Olá, Ricardo!

 

Este argumento parece-me mau:

 

Penso que não podemos nos enganar e esquecer que, de uma forma ou de outra,
uma das funções principais daS filosofiaS, que as fazem existir, é, como na
religião, dar "conforto espiritual, bem-estar de alma"; mesmo que na forma
do apego a microcertezas para poder julgar o mundo e estabelecer seu próprio
valor; é sempre bom lebrar aquela passagem de Nietzche: "como todo
transportador de carga quer ter seu admirador, mesmo o mais orgulhoso dos
homens, o filósofo, pensa ver por todos os lados os olhos do universo
telescopicamente em mira de seu agir e pensar"; e falo também de mim, se é
que me entende.

O argumento reduz-se a isto: “Nietzsche disse que P, logo P”. Acontece que
isto, independentemente de ser dito por Nietzsche ou por Hitler, é
historicamente falso, porque: 

1)                          Nada nos escritos da maior parte dos filósofos
permite afirmar que o objectivo deles era encontrar conforto espiritual. 
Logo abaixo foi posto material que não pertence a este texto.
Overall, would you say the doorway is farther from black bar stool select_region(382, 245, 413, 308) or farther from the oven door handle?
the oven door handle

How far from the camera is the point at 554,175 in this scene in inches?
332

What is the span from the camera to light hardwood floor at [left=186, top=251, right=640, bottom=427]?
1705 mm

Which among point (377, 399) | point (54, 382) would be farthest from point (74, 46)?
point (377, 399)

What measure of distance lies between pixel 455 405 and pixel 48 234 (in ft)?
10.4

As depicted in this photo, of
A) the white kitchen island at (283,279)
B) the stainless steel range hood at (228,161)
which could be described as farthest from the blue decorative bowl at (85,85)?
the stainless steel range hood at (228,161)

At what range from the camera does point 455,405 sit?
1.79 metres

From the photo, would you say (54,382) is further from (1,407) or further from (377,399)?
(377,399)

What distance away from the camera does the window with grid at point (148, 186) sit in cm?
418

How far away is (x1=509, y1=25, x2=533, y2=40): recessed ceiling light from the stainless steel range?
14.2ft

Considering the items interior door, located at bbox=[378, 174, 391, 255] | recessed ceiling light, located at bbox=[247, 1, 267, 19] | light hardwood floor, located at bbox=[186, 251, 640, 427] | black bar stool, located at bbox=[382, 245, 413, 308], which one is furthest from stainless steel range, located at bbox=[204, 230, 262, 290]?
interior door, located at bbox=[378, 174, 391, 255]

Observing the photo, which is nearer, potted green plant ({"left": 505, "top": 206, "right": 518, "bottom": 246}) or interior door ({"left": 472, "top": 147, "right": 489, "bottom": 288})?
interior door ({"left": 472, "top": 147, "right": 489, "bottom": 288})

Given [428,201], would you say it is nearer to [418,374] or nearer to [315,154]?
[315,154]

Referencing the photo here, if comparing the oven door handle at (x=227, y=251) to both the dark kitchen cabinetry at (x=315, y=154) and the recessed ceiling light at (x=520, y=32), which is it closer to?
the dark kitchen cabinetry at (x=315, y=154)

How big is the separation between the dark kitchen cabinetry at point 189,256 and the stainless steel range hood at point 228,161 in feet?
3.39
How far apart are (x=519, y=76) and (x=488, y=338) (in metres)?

2)                         Em muitos escritos de filósofos encontramos
precisamente o apelo contrário; é o caso de Quine:
http://www.intelectu.com/intelectu_win_12_06.html

3)                         Falando com muitos filósofos, eles não concordam
com a sua posição perante a filosofia. 

Claro, será verdade que algumas pessoas vêem a filosofia dessa maneira? Sim.
Será essa visão da filosofia preponderante ou filosoficamente significativa?
Esta questão já é mais interessante, pois tanto a tese radical de que nenhum
filósofo vê a filosofia dessa maneira como a de que todos a vêem assim
parecem-me historicamente falsas. Seja qual for a resposta a esta questão,
todavia, de nada vale fingir que é óbvia a resposta que preferimos só porque
concorda com a visão que nós mesmos temos da filosofia. A filosofia serve e
tem servido para muitas coisas ao longo da história, e qualquer pessoa pode
evidentemente fazer o que lhe apetecer dela. Mas a mentira histórica em nada
nos ajuda a ter uma visão mais clara das coisas. E a verdade é que muitos
filósofos encaram como função principal da filosofia a procura de verdades
(e não da Verdade religiosa), e não o conforto espiritual. Até porque muitos
filósofos não acreditam sequer que tenhamos espírito ou alma (conceitos
extremamente difíceis de articular coerentemente, quanto mais tornar
plausíveis). 

Acho que TODOS temos a contribuir nessa jornada em busca da Verdade, que, no
fundo, é uma busca da Verdade sobre nós mesmo (mesmo que existam os que não
se dêem conta disso).

Não concordo, se me for permitido. A maior parte das verdades não são sobre
nós mesmos, excepto quando temos uma concepção algo narcísica da verdade,
sacrificando-a ao que nos é confortável. Defenderei sempre o direito das
pessoas a ter esta visão algo narcísica da verdade e da filosofia, mas é um
exagero dizer que quem não concorda com ela é porque não se dá conta disso.
Pensemos, por exemplo, no problema dos universais ou das verdades
necessárias alógicas. O que tem isto a ver comigo mesmo? Quero saber se há
universais ou não e qual é a sua natureza, quero saber se há verdades
necessárias que não sejam verdades da lógica e qual é a sua natureza; mas
nada disto tem seja o que for a ver comigo ou com o meu conforto espiritual.
Defenderei sempre quem quiser sacrificar a verdade ao conforto espiritual e
quem quiser ver o seu próprio umbigo em todo o lado, mas não vou fingir
publicamente que penso que tal modo de vida é defensável. Não penso tal
coisa, mas as pessoas têm o direito de viver como quiserem e de fazer da
filosofia o que lhes apetecer. 

Assim, não somos mais, nem menos, por sermos filósofos: somos apenas
filósofos; 

Aqui concordo plenamente. Sempre argumentei contra os discursos exagerados
que fazem da filosofia a coisa mais importante do mundo. Não é. Há coisas
muito mais importantes, como ter água quando temos sede, amor e honestidade.
A filosofia é uma disciplina como as outras, muito sofisticada, mais densa
teoricamente do que muitas e menos complexa do que outras. É uma disciplina
entre outras que procuram compreender melhor a natureza da realidade. Um
filósofo não é superior a um padeiro por ter tido a sorte de ter uma
formação académica, tal como um matemático não é superior a um filósofo por
poder demonstrar teoremas, ao passo que o filósofo tudo o que faz é
articular cuidadosamente especulações e discutir argumentos. 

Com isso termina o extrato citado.